Binnendijk - Grofvuil verbouwen (Energievertimmering 2)
In dit artikel:
Ik maak mijn zolder leeg om het schuine dak te isoleren en zo mijn huis van energielabel F naar C te brengen. Het leeghalen was een klusje van dagen: maandag werkte ik zo’n vijf uur om stapels hout uit de knusse, alleen in het midden rechtop te staan zolder te halen, met buurman Ad alleen voor het laatste klushulpje. Het materiaal verhuisde via de uitschuifbare zoldertrap en twee gewone trappen naar beneden en werd tijdelijk achter mijn huis opgeslagen.

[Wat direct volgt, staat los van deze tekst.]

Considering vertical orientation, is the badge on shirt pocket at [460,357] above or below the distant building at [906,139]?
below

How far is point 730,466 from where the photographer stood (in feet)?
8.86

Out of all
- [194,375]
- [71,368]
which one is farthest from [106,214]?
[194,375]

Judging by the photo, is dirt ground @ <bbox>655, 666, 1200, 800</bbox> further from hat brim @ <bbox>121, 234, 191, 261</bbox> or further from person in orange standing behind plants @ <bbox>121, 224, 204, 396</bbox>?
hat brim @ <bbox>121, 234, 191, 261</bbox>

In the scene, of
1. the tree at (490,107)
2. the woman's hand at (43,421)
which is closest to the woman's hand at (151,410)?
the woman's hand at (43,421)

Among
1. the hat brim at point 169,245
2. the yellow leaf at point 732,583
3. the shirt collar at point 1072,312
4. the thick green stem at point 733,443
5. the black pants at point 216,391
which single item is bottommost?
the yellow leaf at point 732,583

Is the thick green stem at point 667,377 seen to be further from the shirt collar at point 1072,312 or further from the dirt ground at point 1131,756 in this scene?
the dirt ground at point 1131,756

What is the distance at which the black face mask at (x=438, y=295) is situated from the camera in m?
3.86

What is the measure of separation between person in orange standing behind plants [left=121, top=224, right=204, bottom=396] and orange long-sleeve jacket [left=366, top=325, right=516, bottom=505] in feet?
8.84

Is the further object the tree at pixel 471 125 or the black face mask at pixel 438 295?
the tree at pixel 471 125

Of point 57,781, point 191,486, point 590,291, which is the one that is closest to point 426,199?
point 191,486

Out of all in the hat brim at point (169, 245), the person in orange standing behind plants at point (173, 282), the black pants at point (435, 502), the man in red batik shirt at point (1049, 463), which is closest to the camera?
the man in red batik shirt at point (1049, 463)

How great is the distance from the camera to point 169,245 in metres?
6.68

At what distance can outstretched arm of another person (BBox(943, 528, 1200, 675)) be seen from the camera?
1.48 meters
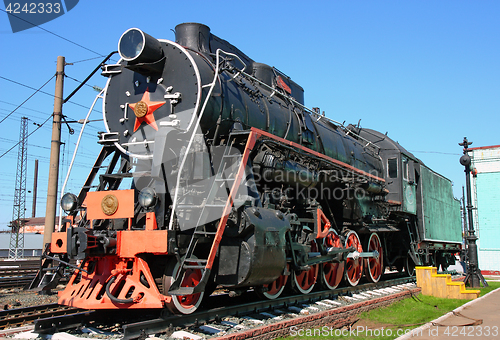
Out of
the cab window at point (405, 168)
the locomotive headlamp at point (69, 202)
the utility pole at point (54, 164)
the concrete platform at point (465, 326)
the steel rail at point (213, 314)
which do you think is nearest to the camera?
the steel rail at point (213, 314)

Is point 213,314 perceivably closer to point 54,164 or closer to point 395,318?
point 395,318

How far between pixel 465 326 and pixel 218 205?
13.9 ft

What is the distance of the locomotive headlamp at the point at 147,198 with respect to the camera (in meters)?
5.56

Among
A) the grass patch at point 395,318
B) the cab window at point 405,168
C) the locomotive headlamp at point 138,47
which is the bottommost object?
the grass patch at point 395,318

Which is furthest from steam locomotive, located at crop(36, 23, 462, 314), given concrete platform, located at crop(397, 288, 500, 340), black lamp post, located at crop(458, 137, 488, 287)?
black lamp post, located at crop(458, 137, 488, 287)

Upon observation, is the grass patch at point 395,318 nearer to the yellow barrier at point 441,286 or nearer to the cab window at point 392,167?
the yellow barrier at point 441,286

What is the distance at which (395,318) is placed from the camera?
299 inches

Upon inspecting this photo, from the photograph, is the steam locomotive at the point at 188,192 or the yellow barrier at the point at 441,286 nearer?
the steam locomotive at the point at 188,192

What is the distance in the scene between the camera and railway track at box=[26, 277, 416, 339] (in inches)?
211

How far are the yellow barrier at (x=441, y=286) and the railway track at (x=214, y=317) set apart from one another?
2984 millimetres

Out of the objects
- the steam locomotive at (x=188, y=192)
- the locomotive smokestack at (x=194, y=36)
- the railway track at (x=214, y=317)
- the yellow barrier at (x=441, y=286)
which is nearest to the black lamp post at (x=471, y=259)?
the yellow barrier at (x=441, y=286)

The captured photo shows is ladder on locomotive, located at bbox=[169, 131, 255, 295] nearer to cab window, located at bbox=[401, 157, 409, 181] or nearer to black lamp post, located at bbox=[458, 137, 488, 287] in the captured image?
cab window, located at bbox=[401, 157, 409, 181]

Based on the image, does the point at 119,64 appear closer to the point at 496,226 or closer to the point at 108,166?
the point at 108,166

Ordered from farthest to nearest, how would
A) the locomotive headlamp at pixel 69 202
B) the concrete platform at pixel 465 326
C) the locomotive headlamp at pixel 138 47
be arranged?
the locomotive headlamp at pixel 69 202
the locomotive headlamp at pixel 138 47
the concrete platform at pixel 465 326
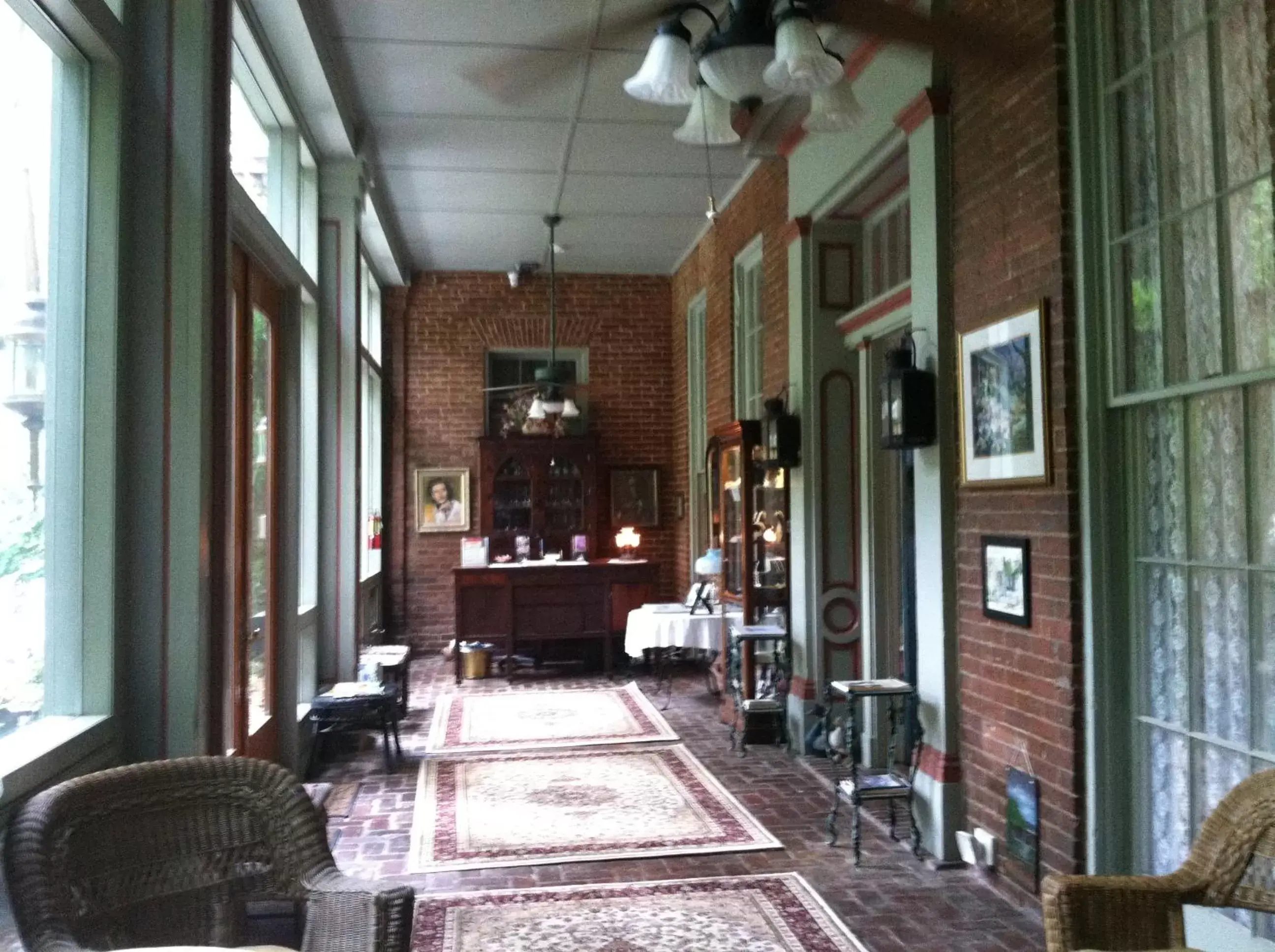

Dinsdag heb ik het hout en ander grof afval door het huis naar de straat gesleept, met de bedoeling dat alles woensdagochtend vroeg klaar zou liggen voor de vuilniswagen (in het verhaal vallen de data rond 19–20 augustus). Naast hout lagen er ook tapijten, vinyl, luxaflex, een bureaustoel zonder rugleuning, een theetafel en mijn oude tv’tje. De eerste woensdagmorgen kwam er vroeg een wagen langs, maar die haalde alleen oud papier op — niet het grof vuil — waardoor mijn spullen en die van anderen nog op de stoep bleven liggen.
Die dag was de Bergstraat bovendien anderhalf uur geblokkeerd door twee busjes bij een verhuizing en daarna stond er een busje van cv-installateurs verkeerd geparkeerd. Door die verkeerssituatie konden de vuilniswagens niet optimaal keren en bleef er grofvuil onopgehaald liggen. Daardoor lag mijn afval uiteindelijk van dinsdagmiddag 19 augustus tot woensdagochtend 27 augustus langs de stoep. Voor de tweede ophaalronde had ik opnieuw een afspraak gemaakt en zo groeide de hoop tot een tiental meters, overwegend van mij.
Wat volgt is een beeld van buurtuitwisseling: buren brengen zelf nog spullen bij de stapel, nemen dingen mee of geven elkaar tips. Florence zette een grote kast en twee archiefkasten buiten; buurman A. sleepte een vieze vuilnisbak erop; H. voegde matten en bloempotten toe; buurman AH, nog in Duitsland, kreeg een berichtje over de archiefkasten en wilde ze hebben. Mijn theetafel verdween onopgemerkt die avond. J. vroeg uiteindelijk om vier planken te bewaren; die liggen nog steeds achter mijn huis.
De meest opvallende episode was een nachtelijke herinrichting door een onbekende blonde vrouw die vanaf half negen ’s avonds tot ver na half elf planken en balken verplaatste. Zij legde ook een opgerolde matras en mijn diaprojectorscherm bij Florence neer en bekeek oude administratiepapieren. De volgende ochtend bleek ze de berg ordelijk te hebben teruggebracht: papier bij papier, hout netjes gestapeld, en er was een gat van ongeveer twee meter in de tien meter lange stapel — maar sommige items, zoals drie setjes metalen tafelpoten en een doos met omgedrukte enveloppen van een voormalige stichting (Stichting Biospekt), leken te ontbreken.
Uiteindelijk kwamen die woensdagochtenden het oud papier en later het grofvuil alsnog voorbij, en heb ik zelfs geholpen om de resterende spullen in de wagen te gooien. Met de laatste stukken weggehaald kan de isolatie- en verbouwingsklus nu echt beginnen.
Context: de tekst toont hoe een ogenschijnlijk simpele klus — zolder leeghalen voor isolatie — snel uitgroeit tot een klein buurtgebeuren, beïnvloed door logistieke knelpunten bij afvalinzameling en door informele ruil en hergebruik van materialen onder bewoners. Het illustreert ook hoe dergelijke gemeenschappelijke activiteiten bijdragen aan afvalvermindering en hergebruik, maar tegelijk gevoelig zijn voor organisatorische toevalligheden zoals fout geparkeerde busjes en veranderde ophaalpatronen.